The line was established to end a boundary dispute between the British colonies of Maryland and Pennsylvania/Delaware. Due to incorrect maps and confusing legal descriptions, the royal charters of the three colonies overlapped. Maryland was granted the territory north of the Potomac River/Watkins Point up to the fortieth parallel; Pennsylvania was granted land extending northward from a point "12 miles north of New Castle Towne," which is located south of the fortieth parallel. The most serious problem was that the Maryland claim would put Philadelphia, which became the major city in Pennsylvania, within Maryland. A protracted legal dispute between the Calvert family, which controlled Maryland, and the Penn family, which controlled Pennsylvania and the "Three Lower Counties" (Delaware), was ended by the 1750 ruling that the boundary should be fixed as follows:
The disputants engaged an expert British team, astronomer Charles Mason and surveyor Jeremiah Dixon, to survey what became known as the Mason–Dixon Line. It cost the Calverts of Maryland and the Penns of Pennsylvania the immense sum of £3,500 to have 244 miles surveyed with such accuracy. To them the money was well spent, for in a new country there was no other way of establishing ownership.

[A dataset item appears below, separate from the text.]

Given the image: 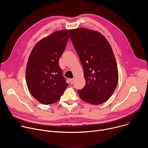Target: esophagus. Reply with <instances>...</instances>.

The Mason–Dixon line is made up of four segments corresponding to the terms of the settlement: Tangent Line, North Line, Arc Line, and 39° 43' N parallel. The most difficult task was fixing the Tangent Line, as they had to confirm the accuracy of the Transpeninsular Line mid-point and the Twelve-Mile Circle, determine the tangent point along the circle, then actually survey and monument the border. They then surveyed the North and Arc Lines. They did this work between 1763 and 1767. This actually left a small wedge of land in dispute between Delaware and Pennsylvania until 1921.
In April 1765 Mason and Dixon began their survey of the more famous Maryland-Pennsylvania line. They were commissioned to run it for a distance of five degrees of longitude west from the Delaware River, fixing the western boundary of Pennsylvania (see the entry for Yohogania County). However, in October 1767 at Dunkard Creek near Mount Morris, Pennsylvania, nearly 244 miles (392 km) west of the Delaware, a group of Native Americans forced them to quit their progress. In 1784, surveyors David Rittenhouse and Andrew Ellicott and their crew completed the survey of the Mason-Dixon line to the southwest corner of Pennsylvania, five degrees from the Delaware River. Other surveyors continued west to the Ohio River. The section of the line between the southwestern corner of Pennsylvania and the river is the county line between Marshall and Wetzel counties, West Virginia.
The boundary between Pennsylvania and Maryland was resurveyed in 1849, then again in 1900.
The Missouri Compromise of 1820 created the political conditions which made the Mason-Dixon Line important to the history of slavery. It was during the Congressional debates leading up to the compromise that the term "Mason-Dixon line" was first used to designate the entire boundary between free states and slave states.
On November 14, 1963, during the bicentennial of the Mason–Dixon Line, U.S. President John F. Kennedy opened a newly completed section of Interstate 95 where it crossed the Maryland-Delaware border. It was his last public appearance before the one 8 days later in Dallas, Texas, where he was assassinated. The Delaware Turnpike and the Maryland portion of the new road were each later designated as the John F. Kennedy Memorial Highway.
The Mason-Dixon line became symbolic of the division between the "free states" and "slave states" from the Missouri Compromise until the end of the American Civil War. Pennsylvania abolished slavery before the end of the American Revolution while Maryland, Delaware, Kentucky, and Missouri remained slave states until the end of the war.
After the Civil War, the line continued to be considered a cultural boundary. Some have imagined it continuing westward from Pennsylvania down the Ohio River to the Mississippi River, and crossing the Mississippi to place Arkansas, Louisiana and Texas south of the line. Debate whether border states such as Missouri, Kentucky, Maryland and West Virginia belong on the north or south side of this boundary line continues to this day.